Yesterday was a great day!  We went to Whole Foods to get all of the "supplies" for my new morning routine.  It's one of my friend calls it the "cancer-fighting concoction".  Here it is:

5 cups water
1/2 avocado
1/2 apple
3 handfuls of baby greens or spinach
1 cup broccoli
1 cup lentil or mung bean sprouts (or both)
1 handful of sunflower sprouts
1 handful of buckwheat lettuce sprouts
1 tbsp dulse or kelp
dab of stevia

This is supposed to make 64 oz. and you are supposed to drink it all by noon!  I only made half this morning.  Let's be honest, it's a shock to my tastebuds!  It's something to get used to.  Not great but not good.  I may add in a mango for taste...

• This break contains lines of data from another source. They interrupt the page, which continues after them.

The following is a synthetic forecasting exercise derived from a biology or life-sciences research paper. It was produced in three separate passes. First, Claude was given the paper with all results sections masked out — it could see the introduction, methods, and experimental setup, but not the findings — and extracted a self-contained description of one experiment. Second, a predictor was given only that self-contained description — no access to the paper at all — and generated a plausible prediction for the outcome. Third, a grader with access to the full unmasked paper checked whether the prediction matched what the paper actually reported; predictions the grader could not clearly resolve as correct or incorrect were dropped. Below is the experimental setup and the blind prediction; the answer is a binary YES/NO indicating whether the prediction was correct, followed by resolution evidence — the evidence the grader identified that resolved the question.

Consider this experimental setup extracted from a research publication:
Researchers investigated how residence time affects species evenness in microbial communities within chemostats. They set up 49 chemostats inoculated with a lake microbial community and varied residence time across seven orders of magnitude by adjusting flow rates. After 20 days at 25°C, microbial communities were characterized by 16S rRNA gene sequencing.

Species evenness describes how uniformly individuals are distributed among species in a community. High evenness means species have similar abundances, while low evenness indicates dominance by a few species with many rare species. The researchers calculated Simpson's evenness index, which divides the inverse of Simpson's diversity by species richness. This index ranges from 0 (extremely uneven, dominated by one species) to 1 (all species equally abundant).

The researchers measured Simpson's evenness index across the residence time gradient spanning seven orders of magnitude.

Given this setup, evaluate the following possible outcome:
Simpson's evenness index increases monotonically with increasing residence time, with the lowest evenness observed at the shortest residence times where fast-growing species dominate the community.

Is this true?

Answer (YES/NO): NO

I am willing to commit to drinking at least 8oz. today.  And then we can work up from there.  
 

Small steps!
 

Wednesday, June 10, 2009

Welcome to the Crazy!

Hello! Welcome to my fertility blog! For those of you that don't know me, my name is Michelle. I am 29 year old and mother to a very inquisitive 16 month old. Caysen was conceived through IVF (in-vitro fertilization) after 4 years of struggling with infertility. We are now finding ourselves struggling again to conceive #2. And let me tell you, it's just as stressful and painful (maybe more) with the 2nd. I know what some of you are thinking (because I used to think the same way), "but you already have one, why can't you be happy with that?" My answer to that, "because motherhood is like heroine. It's addictive."

Why can't we conceive? My husband is fine. In fact, he has super sperm! He could probably sneeze on a fertile woman and she would be pregnant... It's me. I'm the "broken one". At least that's how I feel most of the time. Previously I had stage 4 endometriosis and very large ovarian cysts. All that was removed through surgery and after 2 1/2 IVF cycles we conceived our son about a year later! Oh, there is the small issue with "ovarian reserve". Basically, I may have the ovaries of a 40 year old woman! While a normally healthy woman would make about 20 eggs during the process, I made 5. Only 2 were "healthy" and only 1 fertilized normally. That's our son! So ladies, it only takes one.

I've been told by the doctor and through some of the numerous hours of researching, that being pregnant may be the best cure for not being able to get pregnant! Essentially, the hormones from pregnancy supress the hormones that fuel the endo and the cysts. I am pretty sure the endo is gone. Before, my "time of the month" was HORRIBLE! Terribly painful and emotionally draining. Back pain, terrible cramps and stomach pain. Thankfully I no longer suffer from those symptoms! BUT STILL NO PREGNANCY AFTER ALMOST 10 MONTHS OF TTC (Trying To Conceive).

My OBGYN says, "do IVF again!" I said, "are you going to pay for it?" The first time cost around $35,000 with everything plus meds. It's just not an option for us right now. But with my 40 year old ovaries, my clock is ticking!!! So, I have decided to try something different...

I recently reconnected with a highschool/college friend through facebook. I was saddened when I heard that at such a young age, she had lymphoma. Instead of injecting her body with poisons to kill the cancer, she took a huge leap and treated it holistically. She adopted a whole food diet and an exercise routine. Long story short - SHE CURED HER CANCER! Oh yeah, and she got knocked up!

So, I'm going to adopt some of her "concoctions", if I can stomach them and add some supplements to my diet. One of them being bromelain. I now suffer from a very scant period. So hopefully I can "beef up" my uterine lining! I also hope to add to this, acupuncture and some trips to the Chiropractor for some adjusting :-)

I realized I am expecting a lot out of my body, and I'm not giving to it. I don't have a good diet and nearly no exercise. This was not always the case though. I've just "let myself go". But it's time for me to take myself back!